Bad data in AI isn’t a problem limited to marketing either.

In fact, it can be helpful to read some of the latest writing from AI experts and data scientists about the flaws and risks of bad data — in some cases, intentionally bad data — acrosss the field more broadly.

The real danger of artificial intelligence — it’s not what you think is a particularly good, albeit disturbing, article on this topic. It explains how AI “can cause harm or discrimination” by:

  • Using biased or poor quality data to train models
  • Having poorly defined rules
  • Using it out of context
  • Creating feedback loops

Another article by Rhaul Bhargava, a research scientists at the MIT Media Lab, digs into this further with The Algorithms Aren’t Biased, We Are. He explains why, in machine learning, “the questions that matter are what is the textbook and who is the teacher” for the learning that the machine is doing.

An article in Scientific American, How to Hack an Intelligent Machine, describes how hackers can intentionally use bad data to “trick smart systems into making dumb gaffes.” Another article in IEEE Spectrum illustrates how Slight Street Sign Modifications Can Completely Fool Machine Learning Algorithms — and turn a panda into a gibbon:

Fooling Machine Learning

One starts to realize that data quality and data security will both be intertwined challenges for marketers. Not just data security in the sense of preventing bad actors from stealing your data. But also data security in preventing bad actors from seeding bad data into your systems to knowingly mislead your machine learning marketing systems.

It’s all about the data.

Well, it’s mostly about the data. One other factor that we need to keep in mind with machine learning — and frankly, algorithmic marketing of any kind — is the exponentially accelerating speed at which these functions operate. It’s mind-bending.

As Alistair Croll recently wrote in It’s the Automation, “We conflate AI and automation at our peril. The power of automation isn’t the algorithm. It’s the relentless, parallel attention.” In talking about how an AI system learned to beat a popular chess software program in a matter of hours — and how — Alistair notes:

Don’t be surprised that an AI beat chess software. Be surprised that it played 1,228,800,000 games in 4 hours.

This completely changes the speed and scale of optimization and simulation applications.

For a real-world example in marketing, consider MarketBrew, an artificial intelligence platform for SEO teams. Normally, SEO professionals would make changes to a website and have to wait up to 60 days to see how those changes reflected rankings on Google.

MarketBrew’s AI engine, however, crawls the web on its own and creates a parallel “Google.” It uses machine learning to develop a fairly accurate model of how Google ranks sites. It can then constantly update this model to reflect changes in Google’s algorithms. As a result, an SEO professional can submit a proposed change to a website to MarketBrew, which is able to give a predicted answer on the impact it will have on rankings within 90 minutes. That’s impressive.

Yet still, the model is not reality. Just a good approximation of it.
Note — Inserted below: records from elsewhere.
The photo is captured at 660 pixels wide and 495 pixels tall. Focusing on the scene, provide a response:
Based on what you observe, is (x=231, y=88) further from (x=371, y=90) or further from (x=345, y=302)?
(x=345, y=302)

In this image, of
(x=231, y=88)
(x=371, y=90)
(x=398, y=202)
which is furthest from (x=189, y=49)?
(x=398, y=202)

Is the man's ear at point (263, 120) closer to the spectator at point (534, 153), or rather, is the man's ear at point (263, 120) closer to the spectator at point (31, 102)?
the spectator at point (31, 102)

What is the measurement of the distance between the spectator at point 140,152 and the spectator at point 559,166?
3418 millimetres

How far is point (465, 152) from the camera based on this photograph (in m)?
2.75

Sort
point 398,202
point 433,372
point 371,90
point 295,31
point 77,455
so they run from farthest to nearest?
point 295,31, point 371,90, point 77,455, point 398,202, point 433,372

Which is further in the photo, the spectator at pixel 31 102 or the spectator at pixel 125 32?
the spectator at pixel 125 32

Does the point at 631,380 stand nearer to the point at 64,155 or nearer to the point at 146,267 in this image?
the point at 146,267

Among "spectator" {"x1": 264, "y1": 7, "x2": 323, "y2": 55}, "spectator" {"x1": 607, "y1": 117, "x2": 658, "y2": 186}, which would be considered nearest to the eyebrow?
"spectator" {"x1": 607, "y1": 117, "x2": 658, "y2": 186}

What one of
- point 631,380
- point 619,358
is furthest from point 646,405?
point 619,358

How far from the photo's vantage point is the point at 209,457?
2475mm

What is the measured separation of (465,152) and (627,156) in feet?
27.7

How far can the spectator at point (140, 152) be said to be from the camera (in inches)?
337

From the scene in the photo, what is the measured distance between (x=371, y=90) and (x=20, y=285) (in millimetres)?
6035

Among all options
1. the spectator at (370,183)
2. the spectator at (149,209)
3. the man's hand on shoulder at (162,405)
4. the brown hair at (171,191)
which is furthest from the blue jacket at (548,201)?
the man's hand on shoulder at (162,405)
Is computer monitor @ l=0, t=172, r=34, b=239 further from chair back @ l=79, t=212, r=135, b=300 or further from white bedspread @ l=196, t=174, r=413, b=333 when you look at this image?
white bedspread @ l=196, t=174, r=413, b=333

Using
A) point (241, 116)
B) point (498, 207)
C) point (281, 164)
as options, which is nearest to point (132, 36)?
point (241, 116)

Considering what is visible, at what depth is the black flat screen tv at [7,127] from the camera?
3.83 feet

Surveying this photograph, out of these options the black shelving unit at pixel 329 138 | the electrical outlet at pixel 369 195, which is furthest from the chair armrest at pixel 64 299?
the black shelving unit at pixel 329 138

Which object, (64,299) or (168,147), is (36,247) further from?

Ultimately, this is why there is so much excitement around AI-and-human partnerships. Humans working in tandem with AI algorithms often produce better outcomes than either one on their own. Here’s just one example from an Accenture Fjord report about the accuracy of cancer detection by machines, humans, or the two together:

AI and Human Working Together

Humans bring context and “common sense” that still elude machine learning algorithms. On the other hand, AI brings greater mathematical accuracy and expontential computational horsepower to bear on problems than our own minds can offer.

Together, human and machine are powerful collaborators. One of the biggest disruptions to marketing over the next several years will be learning how to manage those collaborations to their fullest potential.